Ältere Dame im Rollstuhl blickt aus dem Fenster. (Foto: rawpixel Ltd./ Fotolia.com)

Adäquaten Wohnraum für Menschen mit Behinderungen zu finden, ist nicht leicht. Asylsuchende mit Einschränkungen stehen vor einer noch größeren Herausforderung, wenn sie aus der Erstaufnahme in die eigene Wohnung ziehen. Hier kommt die Koordinierungsstelle CARE der SFZ CoWerk gGmbH aus Chemnitz ins Spiel.

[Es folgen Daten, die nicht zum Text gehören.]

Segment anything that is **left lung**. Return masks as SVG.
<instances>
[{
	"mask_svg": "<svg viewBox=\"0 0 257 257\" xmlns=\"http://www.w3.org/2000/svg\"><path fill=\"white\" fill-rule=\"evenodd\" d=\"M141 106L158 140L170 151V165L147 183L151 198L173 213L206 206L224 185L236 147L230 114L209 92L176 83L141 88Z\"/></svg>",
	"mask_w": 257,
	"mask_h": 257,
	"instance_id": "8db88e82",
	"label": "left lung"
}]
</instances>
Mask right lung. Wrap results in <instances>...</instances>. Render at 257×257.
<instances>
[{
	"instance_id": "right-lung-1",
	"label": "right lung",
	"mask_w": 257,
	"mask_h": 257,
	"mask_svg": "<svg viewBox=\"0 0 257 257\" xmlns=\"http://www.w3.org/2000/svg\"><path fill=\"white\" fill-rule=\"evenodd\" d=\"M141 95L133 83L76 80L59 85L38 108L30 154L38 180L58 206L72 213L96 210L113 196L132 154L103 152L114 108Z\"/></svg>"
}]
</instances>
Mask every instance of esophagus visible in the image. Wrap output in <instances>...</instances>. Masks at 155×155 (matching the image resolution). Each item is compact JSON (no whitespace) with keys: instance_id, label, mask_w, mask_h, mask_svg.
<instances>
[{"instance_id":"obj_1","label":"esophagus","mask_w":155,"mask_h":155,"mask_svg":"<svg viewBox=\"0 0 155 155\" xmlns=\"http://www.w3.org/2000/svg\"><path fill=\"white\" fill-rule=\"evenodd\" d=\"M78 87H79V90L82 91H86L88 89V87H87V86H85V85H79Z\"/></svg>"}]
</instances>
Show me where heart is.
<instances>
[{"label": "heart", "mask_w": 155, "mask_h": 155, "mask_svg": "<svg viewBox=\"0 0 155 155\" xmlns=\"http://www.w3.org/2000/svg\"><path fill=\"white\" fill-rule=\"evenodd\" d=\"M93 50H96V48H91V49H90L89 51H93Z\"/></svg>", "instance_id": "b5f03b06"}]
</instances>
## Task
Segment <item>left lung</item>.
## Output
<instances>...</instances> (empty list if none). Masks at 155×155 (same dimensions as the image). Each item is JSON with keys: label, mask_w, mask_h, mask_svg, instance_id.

Muhamad D. kam auf beschwerlichen Wegen aus Syrien nach Deutschland und beantragte Asyl. Während des Konfliktes in seinem Heimatland erlitt er eine Beinverletzung, deretwegen es ihm heute schwer fällt, längere Strecken zu laufen oder Treppen zu steigen. In der Erstaufnahmeeinrichtung (EAE) fühlte er sich wieder sicher und gut versorgt, jedoch waren die Toiletten und das Gemeinschaftsbad auf einer anderen Etage. Die Wege dorthin waren für ihn jedes Mal beschwerlich, das Waschen eine Überwindung. Wie froh er war, als seinem Antrag auf Asyl stattgegeben wurde und er in die dezentrale Unterbringung wechseln konnte. Mit der eigenen Wohnung verband Muhamad nicht nur die Freude darauf, endlich wieder Privatsphäre zu haben. Er hoffte zudem, dass sich der Alltag dann wieder etwas leichter bewältigen lassen würde. Die Kommune wies ihm allerdings eine Wohnung im vierten Stock eines Altbaus ohne Fahrstuhl zu. Muhamad verlässt sie nur, wenn es nicht anders geht.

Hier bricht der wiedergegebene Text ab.